Delays in implementation in South Sudan, especially in the areas of demobilization, disarmament and reintegration (DDR), pose challenges to the country’s planned transition to a unity government in May. Kroc Institute researchers emphasized that half of agreements with early implementation rates similar to the R-ARCSS went on to achieve moderate to high levels of implementation.
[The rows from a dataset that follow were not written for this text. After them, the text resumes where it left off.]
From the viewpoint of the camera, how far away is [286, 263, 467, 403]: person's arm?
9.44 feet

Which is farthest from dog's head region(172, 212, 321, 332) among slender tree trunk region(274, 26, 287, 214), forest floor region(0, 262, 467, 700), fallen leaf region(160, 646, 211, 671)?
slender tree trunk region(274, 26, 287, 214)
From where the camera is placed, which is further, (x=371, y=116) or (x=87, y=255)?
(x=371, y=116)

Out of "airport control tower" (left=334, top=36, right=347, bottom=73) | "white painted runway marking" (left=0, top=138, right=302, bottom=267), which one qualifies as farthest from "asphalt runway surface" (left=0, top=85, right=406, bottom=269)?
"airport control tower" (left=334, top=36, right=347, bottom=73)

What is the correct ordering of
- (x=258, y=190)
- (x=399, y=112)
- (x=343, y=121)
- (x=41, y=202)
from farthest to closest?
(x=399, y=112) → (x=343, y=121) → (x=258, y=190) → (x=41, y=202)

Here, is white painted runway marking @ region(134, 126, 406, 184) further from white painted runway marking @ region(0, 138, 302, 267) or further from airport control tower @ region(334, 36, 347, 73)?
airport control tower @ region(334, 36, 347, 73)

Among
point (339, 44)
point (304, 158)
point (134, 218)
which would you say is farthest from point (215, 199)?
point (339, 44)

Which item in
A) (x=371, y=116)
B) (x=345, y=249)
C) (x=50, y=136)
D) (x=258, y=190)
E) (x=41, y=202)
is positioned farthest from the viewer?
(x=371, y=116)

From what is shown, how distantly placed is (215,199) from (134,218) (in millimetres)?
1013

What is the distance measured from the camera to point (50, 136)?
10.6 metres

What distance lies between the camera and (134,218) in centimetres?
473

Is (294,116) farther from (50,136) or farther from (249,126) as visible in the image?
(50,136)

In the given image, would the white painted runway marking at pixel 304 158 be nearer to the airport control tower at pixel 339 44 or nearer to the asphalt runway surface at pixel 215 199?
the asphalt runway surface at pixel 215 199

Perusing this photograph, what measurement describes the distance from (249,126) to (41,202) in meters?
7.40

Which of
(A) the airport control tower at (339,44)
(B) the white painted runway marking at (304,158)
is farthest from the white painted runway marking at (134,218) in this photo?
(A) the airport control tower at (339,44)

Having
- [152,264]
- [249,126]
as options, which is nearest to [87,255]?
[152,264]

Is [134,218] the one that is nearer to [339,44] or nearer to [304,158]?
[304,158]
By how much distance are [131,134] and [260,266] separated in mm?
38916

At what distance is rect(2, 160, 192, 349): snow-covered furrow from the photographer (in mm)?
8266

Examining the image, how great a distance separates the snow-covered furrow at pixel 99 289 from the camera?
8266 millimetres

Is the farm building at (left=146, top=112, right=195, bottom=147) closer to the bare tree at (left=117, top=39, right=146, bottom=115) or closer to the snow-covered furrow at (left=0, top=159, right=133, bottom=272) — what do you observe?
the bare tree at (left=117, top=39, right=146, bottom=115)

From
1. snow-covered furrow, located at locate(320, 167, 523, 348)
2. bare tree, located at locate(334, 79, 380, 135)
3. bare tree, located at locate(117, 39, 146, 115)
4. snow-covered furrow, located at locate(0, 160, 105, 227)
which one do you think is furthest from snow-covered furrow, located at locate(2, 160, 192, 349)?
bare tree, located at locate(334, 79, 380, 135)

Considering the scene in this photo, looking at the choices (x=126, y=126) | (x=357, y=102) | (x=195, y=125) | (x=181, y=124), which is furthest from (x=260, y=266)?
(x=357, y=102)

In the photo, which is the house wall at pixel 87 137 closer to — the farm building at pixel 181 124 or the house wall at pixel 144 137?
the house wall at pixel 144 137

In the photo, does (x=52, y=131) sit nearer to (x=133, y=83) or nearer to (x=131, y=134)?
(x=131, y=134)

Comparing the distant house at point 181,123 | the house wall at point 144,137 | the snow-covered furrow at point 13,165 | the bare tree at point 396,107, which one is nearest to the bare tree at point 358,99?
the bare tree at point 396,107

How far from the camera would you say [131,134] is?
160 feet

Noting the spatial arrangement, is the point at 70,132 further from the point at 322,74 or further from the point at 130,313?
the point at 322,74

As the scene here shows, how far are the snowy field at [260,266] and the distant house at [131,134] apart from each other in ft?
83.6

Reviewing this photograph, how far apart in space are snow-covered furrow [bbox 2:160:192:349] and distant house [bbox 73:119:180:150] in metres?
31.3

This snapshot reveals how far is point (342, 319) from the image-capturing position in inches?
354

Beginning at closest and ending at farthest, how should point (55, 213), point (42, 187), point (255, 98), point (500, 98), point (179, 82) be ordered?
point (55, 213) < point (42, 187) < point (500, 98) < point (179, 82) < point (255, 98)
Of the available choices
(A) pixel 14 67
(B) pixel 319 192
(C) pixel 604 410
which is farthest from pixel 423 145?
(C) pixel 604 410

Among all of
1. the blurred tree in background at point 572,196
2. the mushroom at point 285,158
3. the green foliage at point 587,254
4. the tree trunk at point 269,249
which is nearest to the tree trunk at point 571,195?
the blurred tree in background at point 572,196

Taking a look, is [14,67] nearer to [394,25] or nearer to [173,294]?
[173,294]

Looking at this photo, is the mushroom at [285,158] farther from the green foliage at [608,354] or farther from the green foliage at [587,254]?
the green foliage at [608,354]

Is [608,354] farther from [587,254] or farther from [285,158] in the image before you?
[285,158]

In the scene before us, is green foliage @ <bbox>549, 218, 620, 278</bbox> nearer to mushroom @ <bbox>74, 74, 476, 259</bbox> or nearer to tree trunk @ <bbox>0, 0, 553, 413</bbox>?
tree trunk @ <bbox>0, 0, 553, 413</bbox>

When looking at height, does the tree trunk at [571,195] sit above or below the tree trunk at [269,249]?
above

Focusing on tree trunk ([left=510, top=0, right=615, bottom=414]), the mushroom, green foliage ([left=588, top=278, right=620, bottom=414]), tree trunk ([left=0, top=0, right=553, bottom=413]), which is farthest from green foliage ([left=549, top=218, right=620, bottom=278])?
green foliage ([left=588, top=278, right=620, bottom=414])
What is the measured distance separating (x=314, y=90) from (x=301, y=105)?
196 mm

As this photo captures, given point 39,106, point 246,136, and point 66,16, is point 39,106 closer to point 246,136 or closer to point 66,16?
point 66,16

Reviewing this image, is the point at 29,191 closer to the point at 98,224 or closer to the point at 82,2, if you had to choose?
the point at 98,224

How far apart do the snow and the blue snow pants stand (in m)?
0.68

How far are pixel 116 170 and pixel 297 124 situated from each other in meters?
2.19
However, the other half that made little progress on DDR programs saw a return to violence or a stalled peace process.

 

“Our report highlights where the agreement is going to come under stress and when,” said Hauenstein. “The most critical upcoming event is the intended transition to a new power-sharing government in May, and the report shows that the things the signatories were supposed to do to get ready for this transition really haven’t been done.”

 

Hauenstein, Joshi and Quinn offer several recommendations for leaders in South Sudan, including renegotiating deadlines within the agreement that have been missed or were not realistic, empowering external actors and organizations — especially the United Nations — to provide additional support and funding to help implement DDR measures, and moving forward with the transition to a unity government while simultaneously implementing DDR measures. 

 

“We hope our research can help key conflict actors and international actors recognize shortcomings in the current peace agreement and process and find ways to improve the process to allow for better overall outcomes,” said Joshi.

 

Previous research by Joshi and Quinn found that when comprehensive peace accords are implemented at a higher level, they produce many short- and long-term benefits, including a lower likelihood of a return to armed conflict, greater economic development and positive impacts on quality of life. Research shows that successful peace processes lead to a doubling of foreign direct investment over the following decade, as well as increases in gross domestic product, improved access to education and better public health.